Decades of flood experience and we still can’t prevent it



Decades of flood experience and we still can’t prevent it
By Zan Azlee

The flood season is in full swing and we know this because the media goes on hyper drive covering stories about the flood, and rightfully so. The hardest hit states are usually Kelantan, Terengganu, Johor and Sabah. But this doesn’t mean that other states aren’t affected too.

The nation’s leaders have been making the obligatory visits to the flood-affected areas. This provides for really good photo opportunities of these leaders on rescue boats and visiting evacuees and victims.

Okay, I apologise. That was a cheap shot but I couldn’t help myself. It is good that the nation’s leaders visit those affected. But that is not the issue that I would like to focus on in this article. It is something else.

More importantly, the authorities have started preparing all the rescue operations. Evacuations are happening in the worst hit places and to date, we have seen almost 23,000 evacuees being brought to shelters. They are doing a good job.

In fact, they are doing an excellent job. They have all the equipment in place and the training that they have received is top notch. They know all the hotspots to head to first and they are on top of things.

Even the non-governmental organisations (NGOs) are well-prepared every year. They have identified all the evacuation centres across the nation and very efficiently predicted the number of victims that are affected in order to provide the necessary aid.

The experience the authorities and the NGOs have over the years have helped immensely. And this is the specific issue that I want to focus on in this article. The fact that the rescuers and the NGOs have so much past knowledge and data to prepare for the annual floods is of concern.

One would think that after the many decades of floods, we would be experts not just in the rescue and humanitarian aid department, but also in the flood prevention department.

One would think that by now, the authorities would have at least some decent preventive actions that are put in place in order to reduce the number of floods and the severity of them from happening. This would prevent houses being destroyed and deaths.

Malaysia has the technology and funds to achieve some of the greatest urban feats – from transportation to architecture and construction. We have one of the world’s tallest buildings in our capital city and we have one of the smartest tunnels as well.

We have cross-country highways that are smooth and long. So much so that other countries around the world even look at our highway system as a benchmark for them to emulate and try to achieve as well.

Heck, recently, the country even started operations of the latest public transportation system in the form of the Mass Rapid Transit (MRT) that actually cost billions.
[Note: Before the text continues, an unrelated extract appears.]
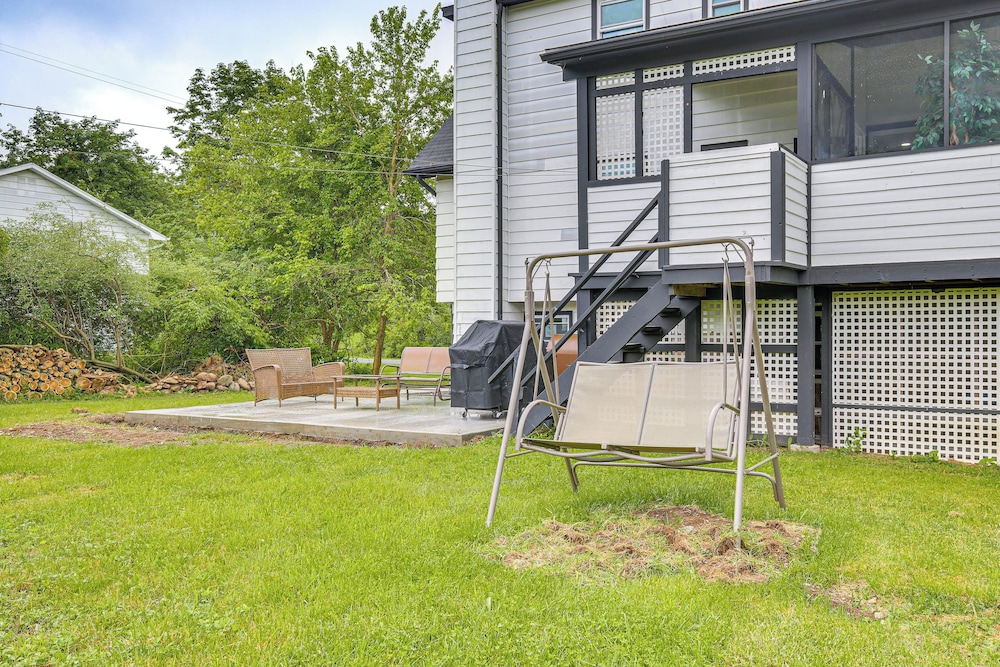 3 Mi to Main St: Modern New Paltz Home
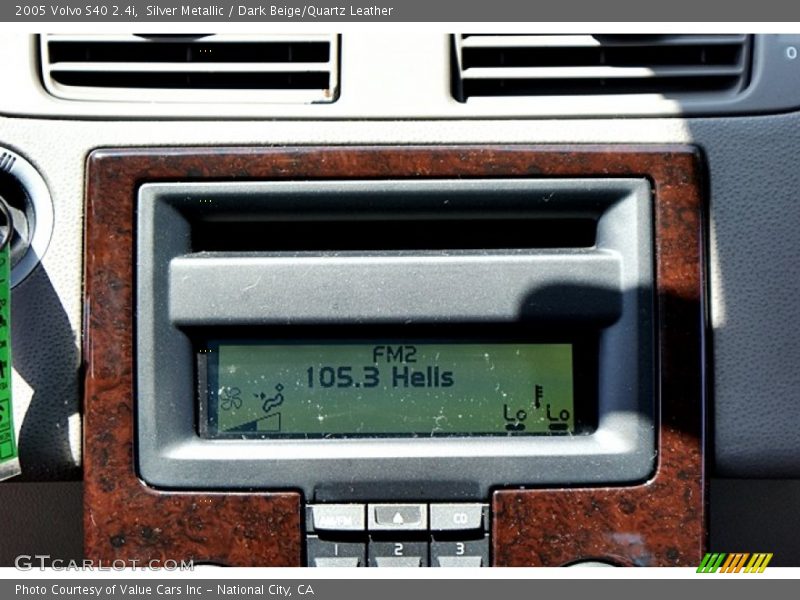 Silver Metallic / Dark Beige/Quartz Leather 2005 Volvo S40 2.4i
It is currently the Klang Valley’s pride and joy.

Sure, I understand the fact that we can never stop mother nature if a natural disaster is to happen. However, isn’t it a tad ridiculous to see the same thing happening year after year at exactly the same time and at exactly the same places?

And although we can’t stop what happens naturally, I’m sure we can at least try to improve on and prevent everything that is man-made that causes the flood. For example, having a proper drainage system, stop developing land irresponsibly as well as indiscriminate logging or just building homes at the right places.

One thing that should not be done is to politicise natural disaster. It seems that year after year, the different state governments and federal government continue to shift the blame around, limit or divert funds for flood avoidance and mitigation and whatever else.

The Natural Disaster Relief Committee, which was set up in 1974, has been doing a good job in providing more efficiency when it comes to relief efforts when the floods happen. This is definitely one of the main reasons why relief efforts are always successful.

What the country needs is a good and long-term flood mitigation effort that involves all the parties involved, from the state governments to the federal government and even the individual communities where the floods happen on a regular basis.

Deepening and widening of rivers could be done. A more managed water drainage system could be put in place, such as building flood preventing dams and levees. Land development needs to be controlled.

And definitely, we need to look at relocating residential areas that are flood prone. Instead of having these areas as residential areas, maybe build parks and reserves that will help in absorbing the impact of floods.

The country should stop spending billions in rescue and rebuilding efforts every time flood season comes around. Instead, we should channel the funds and efforts more concisely towards prevention. Isn’t it true they say that prevention is better than cure?